Verilen Metin:
.....

Size bu mektubu çok uzaklardan yazıyorum. Bir zamanlar -kısa süreliğine de olsa-üstünde yaşadığınız, fakat bir türlü alışıp ısınamadığınız dünya denen rengi atmış, mavisi solmuş gezegenden. Belki bir ara o derin bakışlarınızı yeryüzüne indirir ve yazdıklarımı okursunuz. Okumasanız da olur. Sizin için yazılanların bir önemi yok artık, ancak biz edebiyatseverler için sizi okumamış olmak öylesine büyük bir kayıp ki, bilemezsiniz. Siz ki yaşadığınız onca hayal kırıklığına, onca üzüntüye rağmen birbirinden değerli yedi öykü kitabı ve üç roman bıraktınız bizlere. Her bir yapıtınız için size sonsuz müteşekkiriz. İyi ki hemen pes etmediniz, iyi ki ısrarla yazdınız, iyi ki eserlerinizle bu toprakları onurlandırdınız. Evet, maalesef bu dünyadan kırgın ayrıldınız, daha doğrusu bu coğrafyanın insanlarına kırıldınız. Ve bu duygunuzda haklıydınız.

.....

Görev Tanımı 1:
Mektuba göre şu soruları yanıtlayın:
(a) Mektup hangi gezegenden yazılıyor?
(b) Mektupta seslenilen kişi kaç öykü kitabı ve kaç roman bırakmış?
(c) Seslenilen kişi bu dünyadan nasıl ayrılmış?
Görev Tanımı 2:
Mektuptan "Size bu mektubu" ifadesiyle başlayıp "bu duygunuzda haklıydınız." ifadesiyle biten bölümü birebir kopyalayın.
Bu malzeme başka bir kaynaktan alınmıştır.

.....

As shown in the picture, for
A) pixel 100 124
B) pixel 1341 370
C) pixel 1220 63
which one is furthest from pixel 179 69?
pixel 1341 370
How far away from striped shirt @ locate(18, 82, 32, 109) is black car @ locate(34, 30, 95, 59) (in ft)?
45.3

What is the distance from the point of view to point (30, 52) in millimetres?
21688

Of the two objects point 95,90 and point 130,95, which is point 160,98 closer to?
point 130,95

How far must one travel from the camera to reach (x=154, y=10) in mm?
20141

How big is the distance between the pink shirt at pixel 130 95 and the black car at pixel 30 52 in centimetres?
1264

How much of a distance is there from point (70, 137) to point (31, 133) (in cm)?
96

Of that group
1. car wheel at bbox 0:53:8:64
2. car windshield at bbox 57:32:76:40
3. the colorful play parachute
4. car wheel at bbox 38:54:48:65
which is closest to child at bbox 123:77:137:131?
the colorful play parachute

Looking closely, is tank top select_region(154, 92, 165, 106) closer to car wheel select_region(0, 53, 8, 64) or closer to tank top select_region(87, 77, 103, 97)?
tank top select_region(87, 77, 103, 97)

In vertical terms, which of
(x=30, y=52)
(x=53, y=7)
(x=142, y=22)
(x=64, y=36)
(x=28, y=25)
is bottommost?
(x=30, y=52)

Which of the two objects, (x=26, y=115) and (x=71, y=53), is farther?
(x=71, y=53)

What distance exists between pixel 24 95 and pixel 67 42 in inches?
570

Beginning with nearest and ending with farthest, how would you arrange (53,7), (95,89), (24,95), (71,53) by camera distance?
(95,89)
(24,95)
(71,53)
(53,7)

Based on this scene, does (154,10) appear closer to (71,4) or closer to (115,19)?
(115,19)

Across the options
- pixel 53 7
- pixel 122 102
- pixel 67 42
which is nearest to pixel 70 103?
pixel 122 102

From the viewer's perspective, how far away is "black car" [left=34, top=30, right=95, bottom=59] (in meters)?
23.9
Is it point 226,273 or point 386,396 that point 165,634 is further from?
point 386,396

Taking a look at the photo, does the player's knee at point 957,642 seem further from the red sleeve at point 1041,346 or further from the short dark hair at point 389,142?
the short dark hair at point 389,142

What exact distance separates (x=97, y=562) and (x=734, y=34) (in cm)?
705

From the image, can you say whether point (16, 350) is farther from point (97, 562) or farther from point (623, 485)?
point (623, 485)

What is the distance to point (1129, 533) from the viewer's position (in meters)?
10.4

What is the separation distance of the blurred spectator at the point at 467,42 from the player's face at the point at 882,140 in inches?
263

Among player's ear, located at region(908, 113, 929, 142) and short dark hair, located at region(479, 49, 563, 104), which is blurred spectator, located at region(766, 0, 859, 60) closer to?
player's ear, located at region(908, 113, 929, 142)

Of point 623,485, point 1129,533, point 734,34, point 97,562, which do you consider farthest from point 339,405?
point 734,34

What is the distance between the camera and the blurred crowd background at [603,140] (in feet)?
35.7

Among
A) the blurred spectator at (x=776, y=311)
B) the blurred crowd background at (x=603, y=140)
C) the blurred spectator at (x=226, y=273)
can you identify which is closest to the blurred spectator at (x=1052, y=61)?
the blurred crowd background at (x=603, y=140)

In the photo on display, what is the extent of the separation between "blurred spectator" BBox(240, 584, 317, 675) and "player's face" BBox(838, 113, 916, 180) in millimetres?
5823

.....

Yanıt 1:
(a) Dünya denen, rengi atmış, mavisi solmuş gezegenden.
(b) Yedi öykü kitabı ve üç roman.
(c) Kırgın ayrılmış; daha doğrusu bu coğrafyanın insanlarına kırılmış.

Yanıt 2:
Size bu mektubu çok uzaklardan yazıyorum. Bir zamanlar -kısa süreliğine de olsa-üstünde yaşadığınız, fakat bir türlü alışıp ısınamadığınız dünya denen rengi atmış, mavisi solmuş gezegenden. Belki bir ara o derin bakışlarınızı yeryüzüne indirir ve yazdıklarımı okursunuz. Okumasanız da olur. Sizin için yazılanların bir önemi yok artık, ancak biz edebiyatseverler için sizi okumamış olmak öylesine büyük bir kayıp ki, bilemezsiniz. Siz ki yaşadığınız onca hayal kırıklığına, onca üzüntüye rağmen birbirinden değerli yedi öykü kitabı ve üç roman bıraktınız bizlere. Her bir yapıtınız için size sonsuz müteşekkiriz. İyi ki hemen pes etmediniz, iyi ki ısrarla yazdınız, iyi ki eserlerinizle bu toprakları onurlandırdınız. Evet, maalesef bu dünyadan kırgın ayrıldınız, daha doğrusu bu coğrafyanın insanlarına kırıldınız. Ve bu duygunuzda haklıydınız.